How about drugs of the same therapeutic or chemical class as those on the NLEM 2011? Are they under price regulation?
Drugs of the same therapeutic or chemical class are not under price control. As mentioned above, all statins are not under price control as only atorvastatin 10mg is mentioned in NLEM 2011. Neither are all ACE (angiotensin-converting-enzyme) inhibitors used for cardiac problems – only enalapril 5mg and 2.5mg tablets and an injection are mentioned on the NLEM list, and neither ramipril nor lisinopril find a place (both prescribed frequently by doctors). In crucial areas like diabetes, which affects Indians disproportionately to people of other ethnicities, the NLEM 2011 originally mentioned – apart from insulins – only two drugs: metformin and glibenclamide. All the other useful and essential antidiabetics like glimepiride (brand nameAmaryl) were not mentioned – something the NPPA tried to remedy in July 2014 using special powers mentioned under Paragraph 19 of the 2013 DPCO, which allows the government, in case of extraordinary circumstances and for public interest, to fix the ceiling or retail price of a drug as it sees fit.
The pharmaceutical industry – both Indian companies as well as MNCs – promptly went to court questioning the inclusion of many life-saving drugs not on the NLEM 2011 under price-controlled drugs. But for a change, the pricing authority was doing the right thing. The case is still in the courts – but the central government’s legal counsel (in a classic case of the left hand contradicting the right hand) opined – wrongly, according to many of us –against the future use of Para 19 for such purposes! The industry lobbies won this round. A clear case of industry not working for the country’s public health – if proof was needed.
How do India’s neighbors in the developing world control drug pricing? Are there good models to emulate?
Bangladesh has an excellent model for fixing drug prices that protects the interests of both consumers and manufacturers. The cost of drugs is fixed according to different categories of drugs, but takes into account the cost of raw and packing material, production overheads and profit, distribution costs and retailers’ commission to arrive at a drug’s MRP before VAT. And the price is increased every year commensurate to the annual inflation rate.
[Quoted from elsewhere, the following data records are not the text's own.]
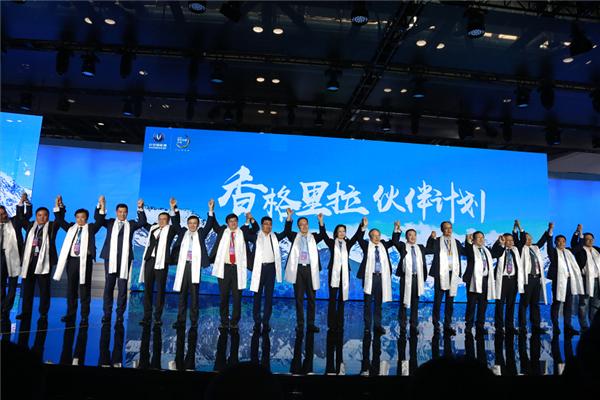 长安新能源香格里拉大会(第二届)暨逸动EV460上市发布会
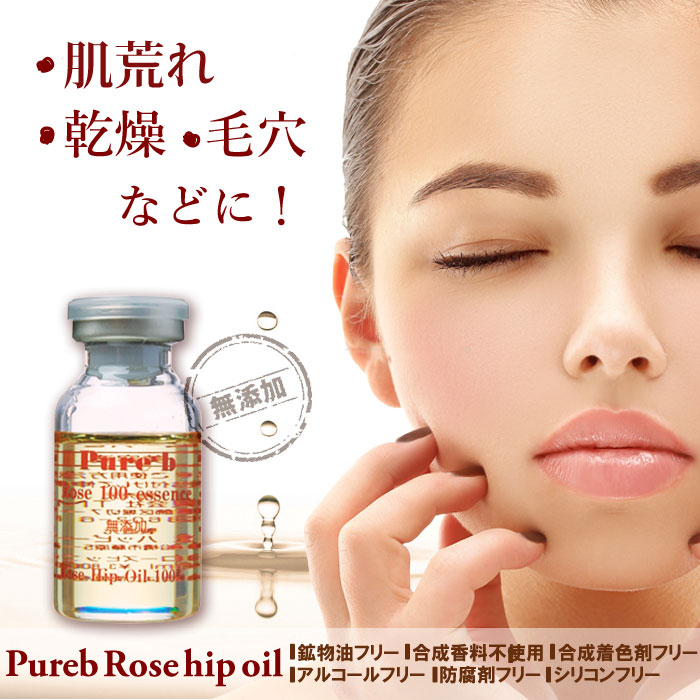 Still worried about Zits! Youth acne and adult acne, back acne is this one!  Recent buzz hiding pimples too  Acne acne scars ★ Rosehip Oil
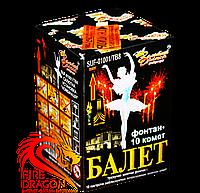 Фейерверк Балет Золотой Дракон (Фонтан + 10 Комет)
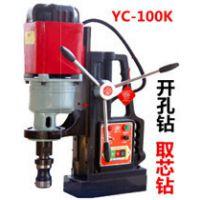 YC-60K磁座钻 取芯钻 开孔钻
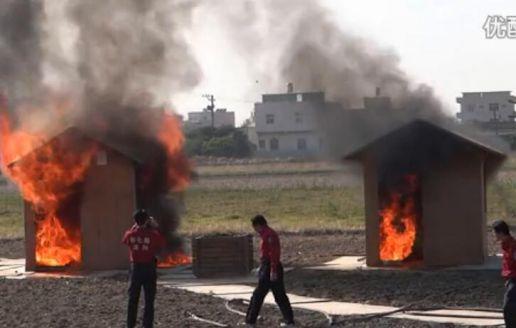 防火木材科技發表會,一般木屋及防火木屋實際放火燒測試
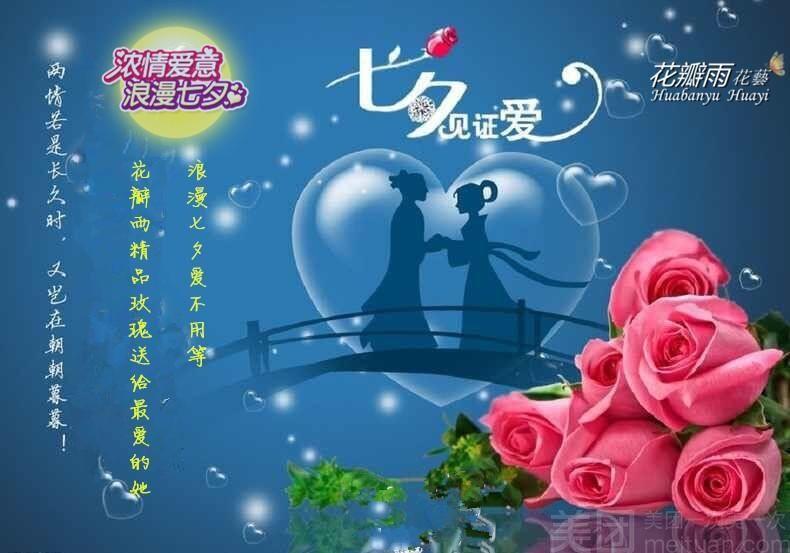 【花瓣雨花艺团购】盐城花瓣雨花艺-20支香槟玫瑰/红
The formula for a tablet would be: if Re 1 is the cost of the raw material in a 500 mg tablet, the ceiling price would be Rs 2.25 – that is 2.25 times the cost of the raw material.
Even though vested interests have succeeded in diluting Bangladesh’s price control policy, the country has held on since 1982 – despite pressure from foreign MNC lobbies and their governments.
S Srinivasan (“Chinu”) works for Low Cost Standard Therapeutics (LOCOST) and is associated with All-India Drug Action Network (AIDAN) and Medico Friend Circle (MFC). He writes frequently on public health aspects of access to medicine and is a petitioner in related PILs in the Supreme Court.